* _LATIHAN SOAL_:
1. Dalam bacaan tentang puasa Rajab, siapa yang menshahihkan hadis riwayat Abu Dawud itu?
2. Sebutkan semua nama orang yang muncul dalam terjemahan hadis pada bacaan tentang puasa Rajab, yaitu bagian yang diawali kata "Artinya:", tanpa menghitung isi tanda kurung di akhirnya.
3. Salin ulang persis bagian bacaan tentang puasa Rajab, mulai dari "Adapun tentang puasa" dan berakhir di "2 halaman 76).".

Pertanyaan:
“Mana yang ahli bid’ah apakah orang yang mengatakan bahwa puasa Rajab tidak ada dasarnya/hadisnya dho’if atau yang mengamalkannya padahal tidak ada contohnya dari Nabi”? (SMS 02191220016)
Jawaban:
Orang yang berpuasa di bulan Rajab telah melaksanakan Sunnah Rasulullah SAW karena menurut asalnya berpuasa pada bulan apa saja disyari’atkan kecuali pada hari-hari yang dilarang sebagaimana kami jelaskan sebelum ini.
Adapun tentang puasa di bulan Rajab terdapat sebuah Hadis yang diriwayatkan oleh Abu Dawud:
حَدَّثَنَا إِبْرَاهِيمُ بْنُ مُوسَى حَدَّثَنَا عِيسَى حَدَّثَنَا عُثْمَانُ - يَعْنِى ابْنَ حَكِيمٍ - قَالَ سَأَلْتُ سَعِيدَ بْنَ جُبَيْرٍ عَنْ صِيَامِ رَجَبَ فَقَالَ أَخْبَرَنِى ابْنُ عَبَّاسٍ أَنَّ
Artinya: Utsman Ibnu Abi Hakim berkata: Aku bertanya kepada Sa’id bin Jubair tentang puasa bulan Rajab. Maka Sa’id bin Jubair menjawab: Ibnu Abbas menceritakan kepadaku bahwa Rasulullah SAW itu pernah berpuasa terus menerus hingga kami mengira beliau tidak akan berbuka (tidak puasa) pernah juga beliau tidak puasa hingga kami menduga beliau tidak akan puasa. (HR Abu Dawud. Dishahihkan oleh Al Albani. Lihat kitabnya Shahih Sunan Abi Dawud Juz 2 halaman 76).

* _BAHAN YANG DIBERIKAN_:

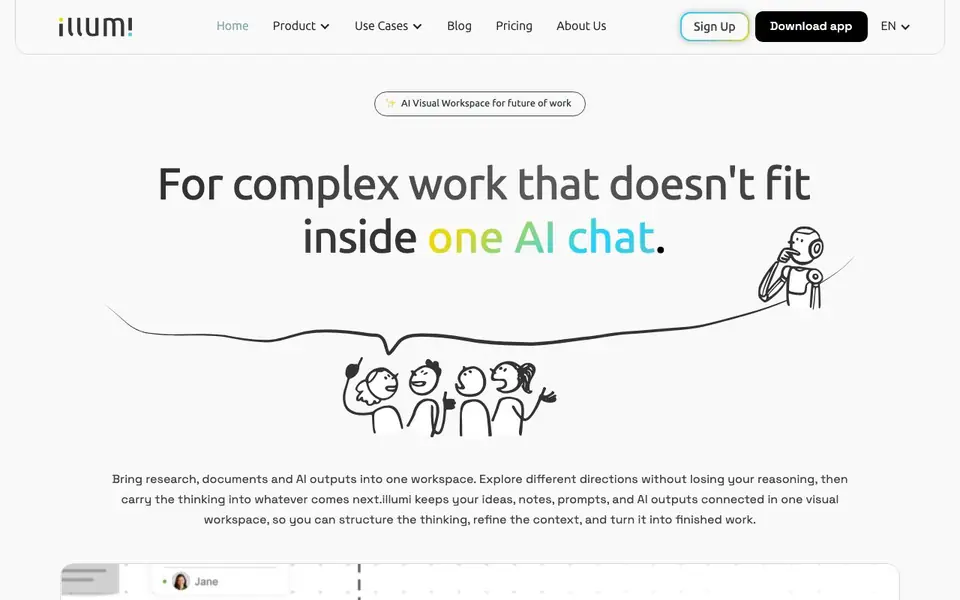 illumi homepage screenshot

* _KUNCI JAWABAN_:
1. Al Albani.

2. Utsman Ibnu Abi Hakim, Sa'id bin Jubair, Ibnu Abbas, Rasulullah SAW

3.
Adapun tentang puasa di bulan Rajab terdapat sebuah Hadis yang diriwayatkan oleh Abu Dawud:
حَدَّثَنَا إِبْرَاهِيمُ بْنُ مُوسَى حَدَّثَنَا عِيسَى حَدَّثَنَا عُثْمَانُ - يَعْنِى ابْنَ حَكِيمٍ - قَالَ سَأَلْتُ سَعِيدَ بْنَ جُبَيْرٍ عَنْ صِيَامِ رَجَبَ فَقَالَ أَخْبَرَنِى ابْنُ عَبَّاسٍ أَنَّ
Artinya: Utsman Ibnu Abi Hakim berkata: Aku bertanya kepada Sa’id bin Jubair tentang puasa bulan Rajab. Maka Sa’id bin Jubair menjawab: Ibnu Abbas menceritakan kepadaku bahwa Rasulullah SAW itu pernah berpuasa terus menerus hingga kami mengira beliau tidak akan berbuka (tidak puasa) pernah juga beliau tidak puasa hingga kami menduga beliau tidak akan puasa. (HR Abu Dawud. Dishahihkan oleh Al Albani. Lihat kitabnya Shahih Sunan Abi Dawud Juz 2 halaman 76).